Três meses de encontros escondidos, sustos, segredos, até o revolucionário 6 de abril de 1951 – o dia da coragem, do anúncio: Jonas e eu vamos nos casar. Meu tonitruante pai não quis saber, me amaldiçoou, jurou me deserdar. Suas razões me envergonhavam: Filha única, viajada, nível superior, família tradicional, cair de amores por um negro zé ninguém, interessado apenas em dar o golpe do baú. O mais triste foi a neutralidade, o subordinado silêncio de minha mãe. Parece clichê de folhetim, mas foi exatamente o que aconteceu. Da noite para o dia, o jovem carpinteiro, excelente profissional, querido e respeitado por todos, foi visto como um conquistador barato, só por querer se casar com a jovem branca de classe média alta – tempos insanos que me obrigaram a sair de casa e me puseram à distância, outra espécie de quarentena. O isolamento durou até o nascimento de meu primeiro filho. Foi papai que, emocionado, me procurou. Jonas e eu já acreditávamos em finais felizes.

Hoje, nesta cadeira de balanço – por causa de um vírus que também impede beijos e abraços – não me vejo de castigo. De jeito nenhum. Tenho livros, ouço música. E as lembranças do meu velho Jonas são filmes que sempre me alegram e distraem. Esta cadeira, por exemplo, fez história. Venho para ela sempre que preciso de aconchego e das boas palavras de meus santos, meus mortos, meus espíritos de luz. Fui professora universitária, mas sei que, às vésperas dos 90 anos, tenho muito mais a aprender que a ensinar. E há sempre algum desses amigos aqui por perto a me dar conselhos. O neto caçula, justo o meu xodó, já me questionou por estas “crendices”. E se for pura imaginação, avó? Se não houver nada além desta vida injusta e desigual? Pouco importa, Rafael. Terei vivido uma aventura fabulosa que eu mesma inventei, terei encontrado um sentido para o universo, suas incontáveis estrelas, e uma boa razão para amar. Mas voltemos a este balanço e a esta cadeira que é um dos bens mais preciosos que possuo, porque presente de Jonas durante minha primeira gravidez. E é este capítulo específico que me apraz recordar agora, nestes novos tempos de espera, paciência e expectativa.

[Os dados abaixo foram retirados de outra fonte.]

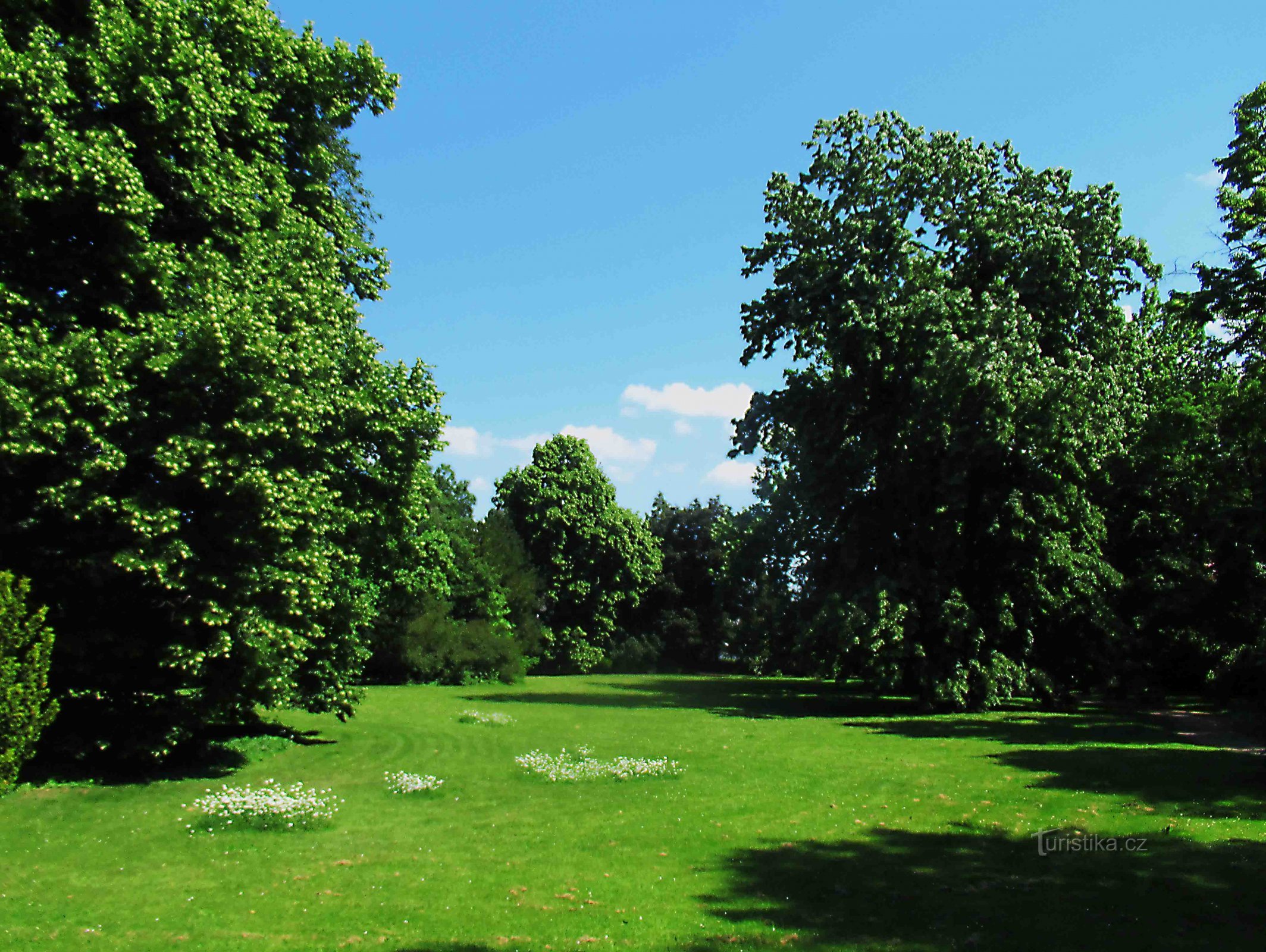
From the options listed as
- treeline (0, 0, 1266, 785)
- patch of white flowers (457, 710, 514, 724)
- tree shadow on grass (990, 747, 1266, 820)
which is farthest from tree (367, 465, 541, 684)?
tree shadow on grass (990, 747, 1266, 820)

Quatro anos de casados, a vida estável graças ao sonho realizado: a oficina de carpintaria, que compramos juntos e Jonas montou sozinho com esforço gigantesco – merecido sucesso. Trabalhar a madeira bruta, transformá-la em móveis e pequenos utensílios, o felicitava imensamente. A cada estante pronta, a cada mesa, a cada utensílio, ele exultava. Mas uma peça em especial ganhou vida em suas mãos: minha cadeira de balanço!

Final de gravidez. Eu, pesadíssima, pés inchados, quase sem poder me movimentar – péssimo humor pelo interminável confinamento. E ele me chega com a surpresa, seu jeito de ver o mundo, sua habitual alegria: Descobri que as coisas têm alma, meu Amor! Esta cadeira é a maior prova! Põe a mão no lado esquerdo do encosto: coração batendo forte, respiração acelerada! Sua cadeira de balanço está toda feliz porque sabe que não vai ser vendida, vai ficar aqui em casa! Não quer sentar no colo dela um pouquinho? Vem, eu te ajudo a sair da cama. Eu não queria só sair da cama, eu queria sair do quarto, de casa, daquele forçado recolhimento. Com algum sacrifício, apoiando-me nele, acabei por me acomodar “no colo” da cadeira. Jonas começou a me afagar os cabelos, a me balançar devagarinho. Algo extraordinário então aconteceu. Fechei os olhos e logo adormeci. Sonhei que o assento era colo de verdade, e a cadeira, uma velha senhora, que me embalava com cantigas de ninar. Acordei minutos depois com fortes contrações. Era hora de dar à luz o meu filho, hora de nos libertar, hora de celebrar a vida.

Parece que foi ontem, parece uma eternidade – assim é o balanço presente do tempo. Para trás e para frente… lembranças e projetos… para trás e para frente… desilusões e sonhos… para trás e para frente… E enquanto você espera, conta um caso engraçado, uma anedota. Conta uma história de amor, o tempo que falta para o mal ir embora. Mesmo à distância, sem beijo ou abraço, conta comigo. Sempre.